4-58th AOB NCO wins bronze medal at Armed Forces Combatives Championships
June 17, 2009
- USAG Humphreys NCO wins bronze medal in 5th Annual U.S. Armed Forces Combatives Championships
- Soldier qualifies for the USA World Pankration Team Trials in June
- Soldier won a silver medal in the middle weight class at 2008 Armed Forces Combatives Championships
"Attack rapidly, ruthlessly, viciously, without rest, however tired and hungry you may be. The enemy will be more tired, more hungry ... keep punching." Gen. George S. Patton Jr.
HUMPHREYS GARRISON - When it comes to punching, Sgt. Hector Renteria, an air traffic controller with 4-58th Airfield Operations Battalion has spent more than 20 years developing his ability to dominate opponents in close quarters combatives.
Recently, he traveled to Camp Pendleton, Calif. to fight for the 5th Annual U.S. Armed Forces Combatives Championships heavyweight title. Renteria battled his way through eight competitors to a bronze medal finish.
Army Rangers developed the Army Combatives training system in the late 1990's as a way to survive in close combat without the use of weapons. Combatives competitions resemble the mixed martial arts fighting sport of Pankration, an athletic event that combines techniques of both boxing and wrestling.
"The combatives championship was a one-day event, with more than 120 representatives from all military service branches," said Renteria, who won a silver medal in the middle weight class at last year's Armed Forces Combatives Championships. "I wanted to compete again to keep with tradition and feel the adrenaline rush."
Renteria received full support from his chain of command to use his leave and make the long journey across the Pacific Ocean to California.
"Competitions like Army Combatives are important for character and experience," said Sgt. Maj. Ronald Evans, 4-58th AOB battalion sergeant major. "A lot of the training required to be successful in combatives was done on his own time and his dedication shows our junior Soldiers what it takes to be a warrior."
Renteria arrived two days before the championships and didn't waste any time on the ground. He linked up with a former martial arts instructor for some refresher training.
"Many of the teams that participate in combatives train full-time," said Renteria. "Unlike my last duty station in Alabama, at Humphreys, I'm at a disadvantage because I don't have a trainer or a mixed martial arts team to train with."
Renteria's third-place performance was not what he had in mind after his runner-up finish at last year's championships, but his efforts were not without long-term success.
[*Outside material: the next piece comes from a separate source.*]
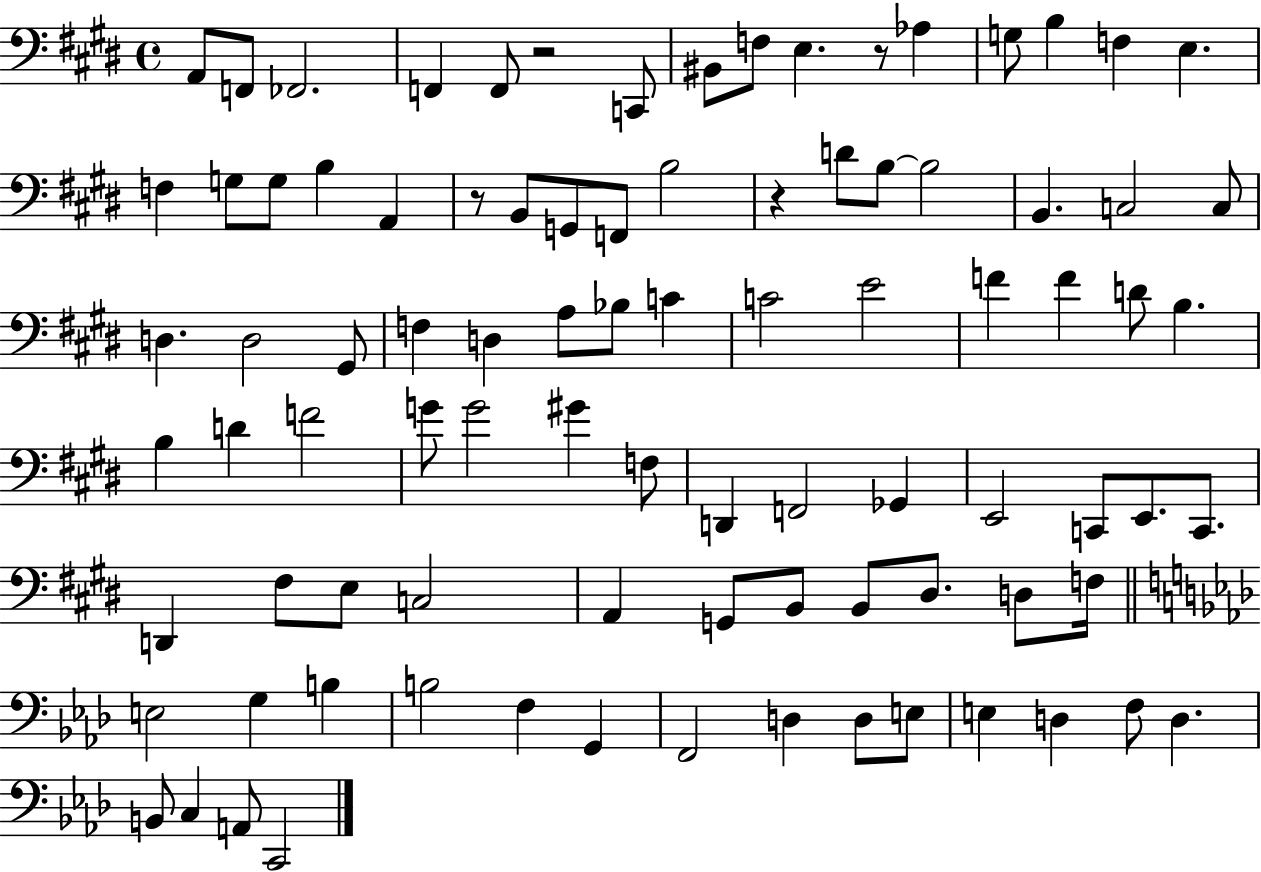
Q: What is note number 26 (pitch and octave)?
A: B3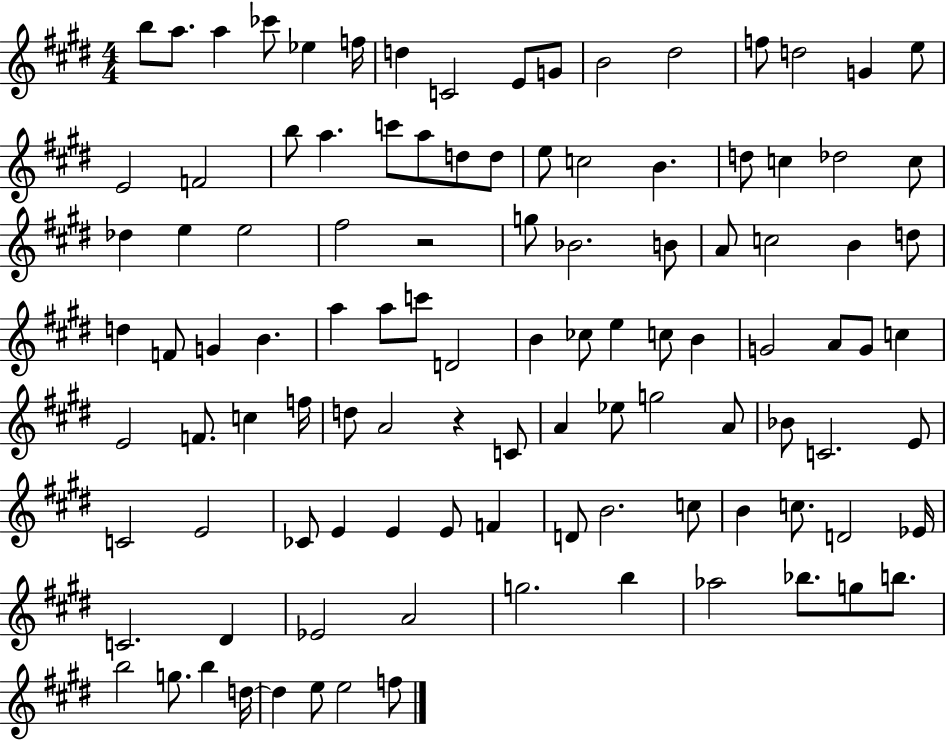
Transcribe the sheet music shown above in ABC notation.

"We all have something to prove, whether it's baseball, basketball or combatives to make us stand out in the crowd," said Renteria. "In combatives, we score points based on strikes, throws and submissions. This year, my final opponent and I both went for the same submission hold, but he got it a split second before I did. While striking points help, it's the submission holds that basically win the match."
The AFCC is sanctioned by the USA Federation of Pankration Athlima. Renteria and all top three placers in the open weight classes qualified for the USA World Pankration Team Trials June 21, in Milwaukee, Wis. Winners from the open weight classes will represent Team USA at the World Pankration Championships at Siauliai, Lithuania, Sept. 11- 14, 2009.